What is an Insurance Fraud Investigation?

An insurance fraud investigation is a type of fraud investigation that centers around attempts to benfit from decietful claims. Seeking compensation for false or inflated claims is illegal, dangerous, and raises the price of insurance for everyone. According to the Coalition Against Insurance Fraud, an estimated $80 billion is paid out annually in fraudulent insurance claims. This leads to the average household paying around $950 each year in higher premiums. In addition, being held liable in a staged accident can increase your risk of being sued. The prevelence of this type of fraud has resulted in insurance companies acting with caution when paying claims, meaning you may need professional help when making your claim. An insurance fraud investigation aids by revealing false claims. Don’t let your insurance premiums be a waste of money; use a private investigator to safeguard your insurance privileges.

Types of Insurance Fraud Investigations

This investigation determines whether someone is getting paid for health care they are not receiving or is filing health care claims that are not valid or needed. Investigators will search billing records to make sure that doctors and patients are not colluding to commit fraud.

Some criminals stage accidents in which they purposely collide with another car, then accuse the other driver of fault in order to file claims. Others attempt vehicle theft fraud, trying to get money for a car that is not stolen.

With home insurance fraud, investigators discover disaster fraud, including false damage claims. They will often determine if the claimant upgraded their coverage right before the claim was filed. Investigators will also verify the validity of property damage claims.

This type of investigation uncovers cases of people who claim too much life insurance or claim it while still alive. Investigators also verify the existence of those claiming life insurance.
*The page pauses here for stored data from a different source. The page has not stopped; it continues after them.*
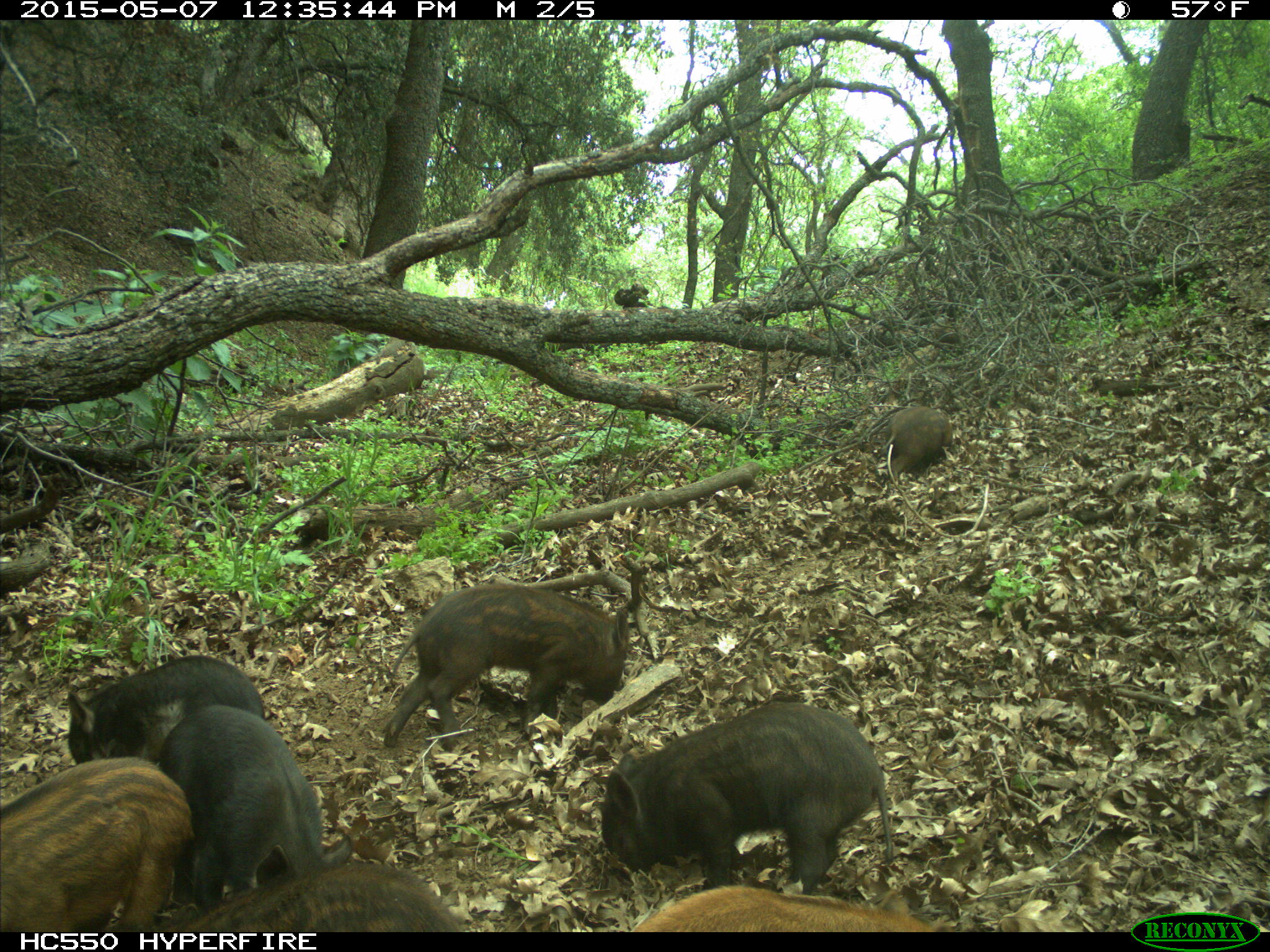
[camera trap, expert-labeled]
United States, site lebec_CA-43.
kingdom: Animalia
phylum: Chordata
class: Mammalia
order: Artiodactyla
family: Suidae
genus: Sus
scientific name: Sus scrofa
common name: wild boar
Sus scrofa (wild boar).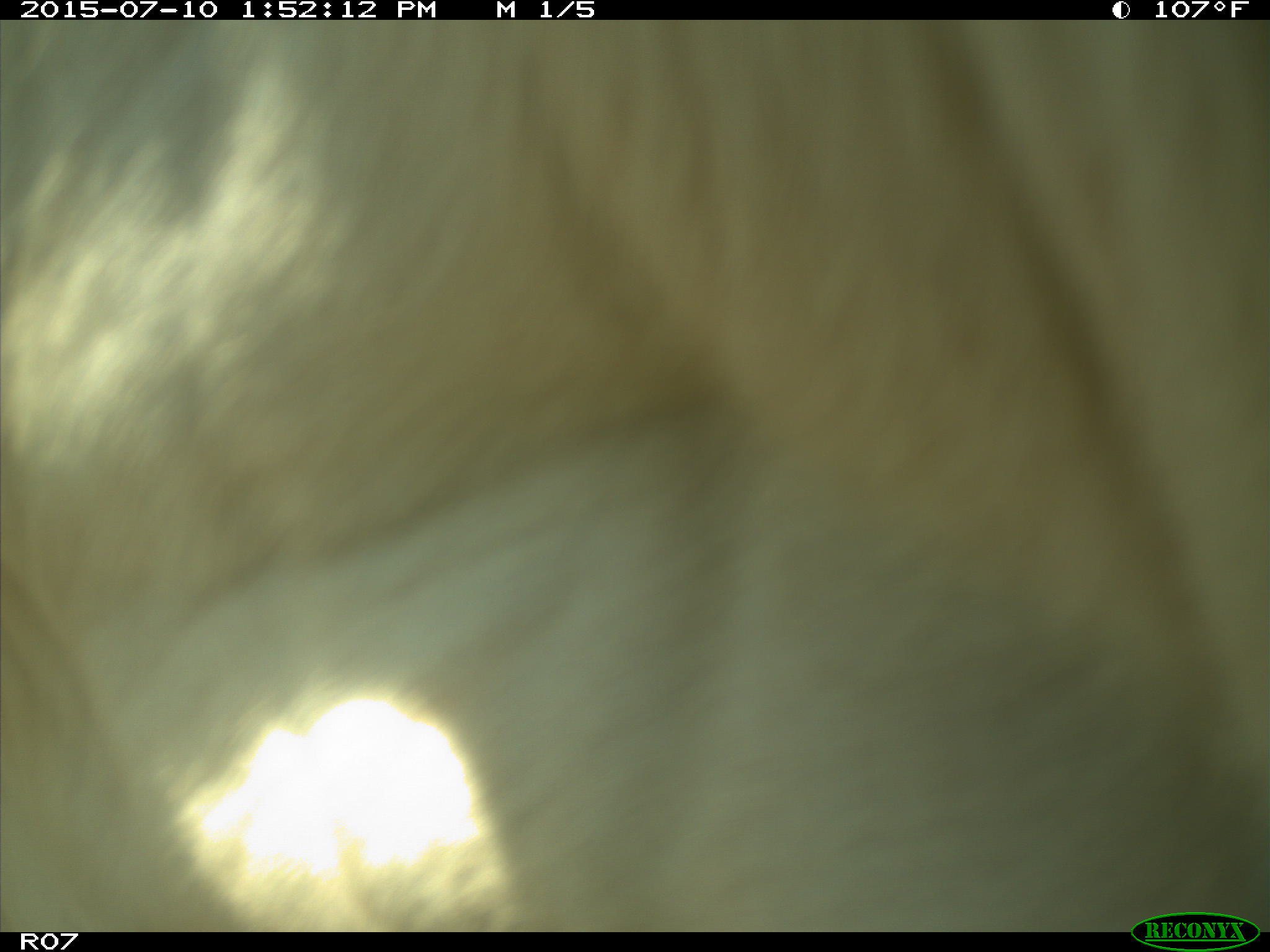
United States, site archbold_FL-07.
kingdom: Animalia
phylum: Chordata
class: Mammalia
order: Artiodactyla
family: Bovidae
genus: Bos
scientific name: Bos taurus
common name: domestic cow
When workers claim compensation for an injury, a workers compensation investigation will confirm the severity of the injury and whether the accident occurred while the person was working.

Bad practices can also occur within the insurance companies themselves. If an insurance company takes money but does not sufficiently compensate, an investigator can aid with resulting court cases. 

How is an Insurance Fraud Investigation Conducted?

There are several methods used to find information in an insurance fraud investigation. Most are used to determine whether claims are true or false. Here are a few commonly used techniques:

  • Surveillance to verify the claim
  • Medical reports/history search
  • Previous claims/accidents search
  • Insurance coverage analysis
  • Witness interviews
  • Physician’s billing search and analysis
  • Claimant background check

Isn't an Insurance Investigation just for Insurance Companies?

Absolutely not. When people seek to make fraudulent insurance claims, they often attempt to make claims from the estate of someone else they’ve implicated in the accident. For example, if someone sideswipes your car and then claims you’re at fault, not only will your premiums increase, but the criminal may target you to receive additional money. A fraud insurance investigation by a professional investigator can uncover schemes and save you the hassle and costs of a court case. It can also help keep your insurance costs down.

If you have been accused of insurance fraud, a qualified insurance investigator can help clear your name by gathering evidence of the injuries or damage. This can help ensure that your insurance company pays you on time and pays you the full amount to which you are entitled.